Using cert-manager For TLS Termination

This task shows how to set up cert-manager to automatically create certificates and secrets for use by Envoy Gateway. It will first show how to enable the self-sign issuer, which is useful to test that cert-manager and Envoy Gateway can talk to each other. Then it shows how to use Let’s Encrypt’s staging environment. Changing to the Let’s Encrypt production environment is straight-forward after that.

Prerequisites

  • A Kubernetes cluster and a configured kubectl.
  • The helm command.
  • The curl command or similar for testing HTTPS requests.
  • For the ACME HTTP-01 challenge to work
    • your Gateway must be reachable on the public Internet.
    • the domain name you use (we use www.example.com) must point to the Gateway’s external IP(s).

Installation

Follow the steps from the Quickstart to install Envoy Gateway and the example manifest. Before proceeding, you should be able to query the example backend using HTTP.

Deploying cert-manager

This is a summary of cert-manager Installation with Helm.

Installing cert-manager is straight-forward, but currently (v1.12) requires setting a feature gate to enable the Gateway API support.

$ helm repo add jetstack https://charts.jetstack.io
$ helm upgrade --install --create-namespace --namespace cert-manager --set installCRDs=true --set featureGates=ExperimentalGatewayAPISupport=true cert-manager jetstack/cert-manager

You should now have cert-manager running with nothing to do:

$ kubectl wait --for=condition=Available deployment -n cert-manager --all
deployment.apps/cert-manager condition met
deployment.apps/cert-manager-cainjector condition met
deployment.apps/cert-manager-webhook condition met

$ kubectl get -n cert-manager deployment
NAME                      READY   UP-TO-DATE   AVAILABLE   AGE
cert-manager              1/1     1            1           42m
cert-manager-cainjector   1/1     1            1           42m
cert-manager-webhook      1/1     1            1           42m

A Self-Signing Issuer

cert-manager can have any number of issuer configurations. The simplest issuer type is SelfSigned. It simply takes the certificate request and signs it with the private key it generates for the TLS Secret.

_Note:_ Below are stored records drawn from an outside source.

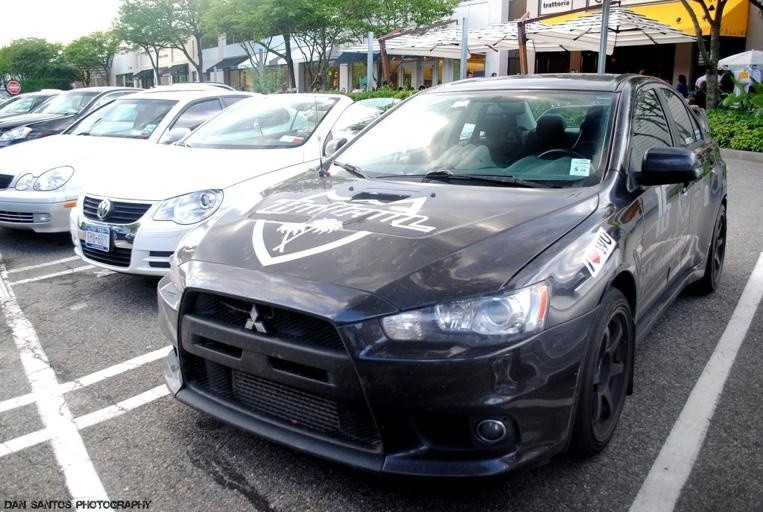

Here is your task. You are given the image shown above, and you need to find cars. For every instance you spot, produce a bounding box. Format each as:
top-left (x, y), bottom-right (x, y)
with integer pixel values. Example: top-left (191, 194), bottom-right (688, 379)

top-left (154, 73), bottom-right (730, 480)
top-left (0, 82), bottom-right (261, 241)
top-left (68, 92), bottom-right (402, 286)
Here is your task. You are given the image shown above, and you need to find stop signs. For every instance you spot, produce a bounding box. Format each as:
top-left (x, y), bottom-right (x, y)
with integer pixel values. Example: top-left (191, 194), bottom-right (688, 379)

top-left (6, 80), bottom-right (21, 94)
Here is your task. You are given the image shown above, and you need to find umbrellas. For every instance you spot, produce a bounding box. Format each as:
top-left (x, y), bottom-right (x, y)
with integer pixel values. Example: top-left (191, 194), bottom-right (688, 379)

top-left (717, 49), bottom-right (763, 69)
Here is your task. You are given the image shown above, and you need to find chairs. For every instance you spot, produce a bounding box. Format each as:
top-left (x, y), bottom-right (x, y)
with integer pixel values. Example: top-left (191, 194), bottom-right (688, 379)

top-left (468, 117), bottom-right (518, 169)
top-left (520, 114), bottom-right (578, 159)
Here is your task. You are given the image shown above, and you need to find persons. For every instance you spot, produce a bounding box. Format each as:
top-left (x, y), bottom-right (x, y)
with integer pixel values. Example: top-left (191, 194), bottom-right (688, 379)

top-left (467, 72), bottom-right (472, 78)
top-left (638, 66), bottom-right (763, 111)
top-left (280, 81), bottom-right (425, 92)
top-left (491, 73), bottom-right (497, 77)
top-left (570, 69), bottom-right (576, 73)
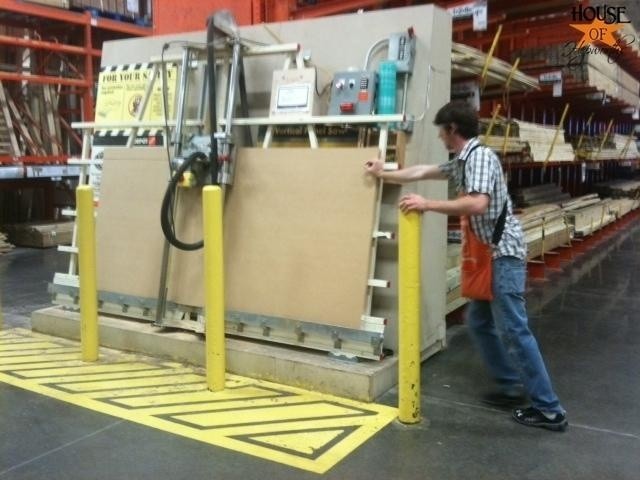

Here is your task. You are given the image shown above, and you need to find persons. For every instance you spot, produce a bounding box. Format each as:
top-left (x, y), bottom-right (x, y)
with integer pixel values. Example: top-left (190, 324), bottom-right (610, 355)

top-left (363, 100), bottom-right (568, 431)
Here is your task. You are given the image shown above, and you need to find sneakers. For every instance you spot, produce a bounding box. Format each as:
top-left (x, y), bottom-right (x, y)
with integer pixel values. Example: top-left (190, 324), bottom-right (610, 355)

top-left (512, 407), bottom-right (568, 431)
top-left (483, 392), bottom-right (525, 409)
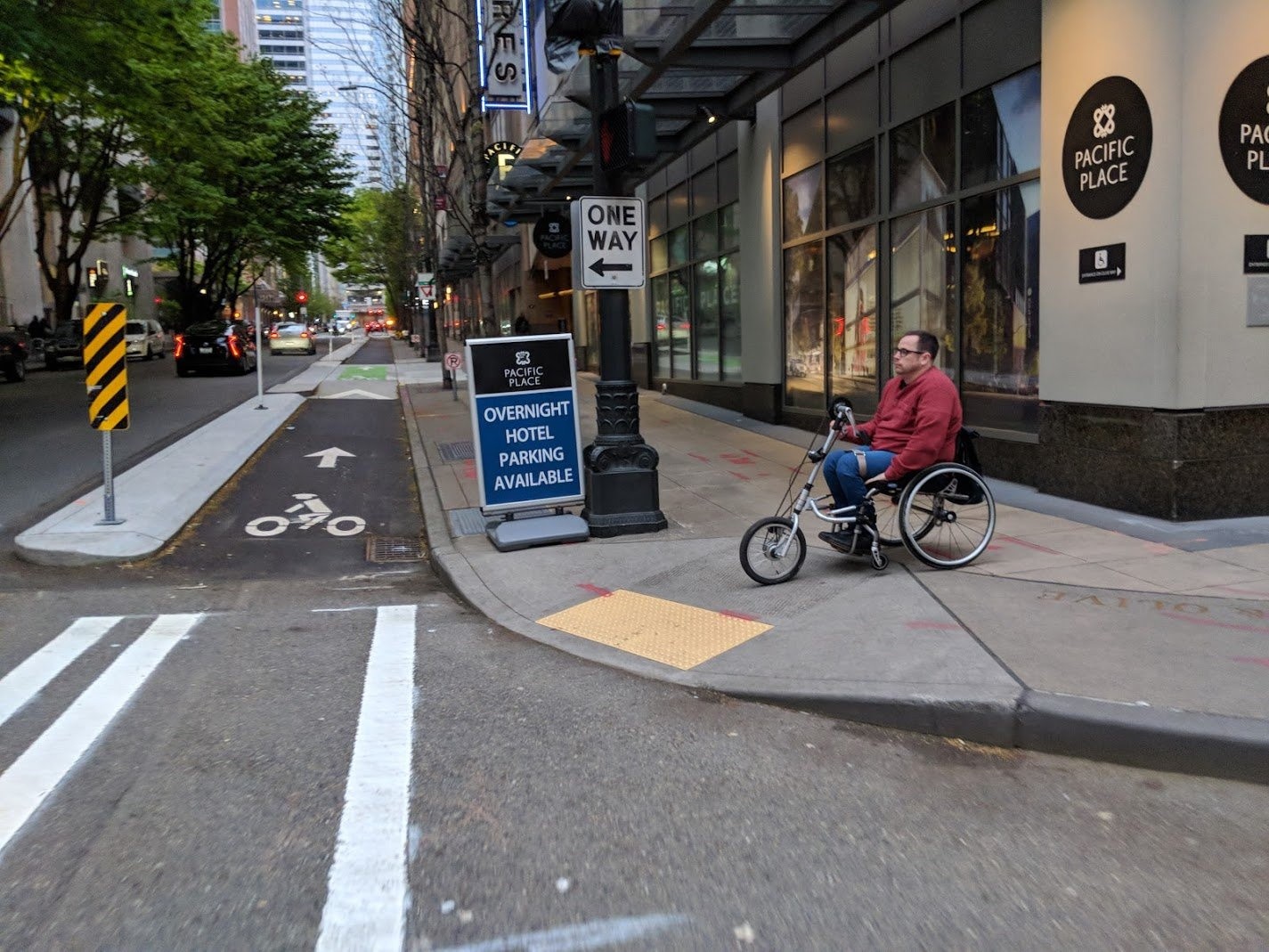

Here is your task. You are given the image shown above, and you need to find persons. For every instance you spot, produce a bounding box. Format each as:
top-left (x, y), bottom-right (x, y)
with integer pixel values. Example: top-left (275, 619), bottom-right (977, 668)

top-left (28, 315), bottom-right (53, 341)
top-left (818, 331), bottom-right (962, 556)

Self-signed certificates don't provide any help in establishing trust between certificates.
However, they are great for initial testing, due to their simplicity.

To install self-signing, run

$ kubectl apply -f - <<EOF
apiVersion: cert-manager.io/v1
kind: ClusterIssuer
metadata:
  name: selfsigned
spec:
  selfSigned: {}
EOF

Creating a TLS Gateway Listener

We now have to patch the example Gateway to reference cert-manager:

$ kubectl patch gateway/eg --patch-file - <<EOF
metadata:
  annotations:
    cert-manager.io/cluster-issuer: selfsigned
    cert-manager.io/common-name: "Hello World!"
spec:
  listeners:
  - name: https
    protocol: HTTPS
    hostname: www.example.com
    port: 443
    tls:
      mode: Terminate
      certificateRefs:
      - kind: Secret
        name: eg-https
EOF

You could instead create a new Gateway serving HTTPS, if you’d prefer. cert-manager doesn’t care, but we’ll keep it all together in this task.

Nowadays, X.509 certificates don’t use the subject Common Name for hostname matching, so you can set it to whatever you want, or leave it empty. The important parts here are

  • the annotation referencing the “selfsigned” ClusterIssuer we created above,
  • the hostname, which is required (but see #6051 for computing it based on attached HTTPRoutes), and
  • the named Secret, which is what cert-manager will create for us.

The annotations are documented in Supported Annotations.

Patching the Gateway makes cert-manager create a self-signed certificate within a few seconds. Eventually, the Gateway becomes Programmed again:

$ kubectl wait --for=condition=Programmed gateway/eg
gateway.gateway.networking.k8s.io/eg condition met

Testing The Gateway

See Testing in Secure Gateways for the general idea.

Since we have a self-signed certificate, curl will by default reject it, requiring the -k flag:

$ curl -kv -HHost:www.example.com https://127.0.0.1/get
...
* Server certificate:
*  subject: CN=Hello World!
...
< HTTP/2 200
...

How cert-manager and Envoy Gateway Interact

This explains cert-manager Concepts in an Envoy Gateway context.

In the interaction between the two, cert-manager does all the heavy lifting. It subscribes to changes to Gateway resources (using the gateway-shim component.) For any Gateway it finds, it looks for any TLS listeners, and the associated tls.certificateRefs. Note that while Gateway API supports multiple refs here, Envoy Gateway only uses one. cert-manager also looks at the hostname of the listener to figure out which hosts the certificate is expected to cover. More than one listener can use the same certificate Secret, which means cert-manager needs to find all listeners using the same Secret before deciding what to do. If the certificatRef points to a valid certificate, given the hostnames found in listeners, cert-manager has nothing to do.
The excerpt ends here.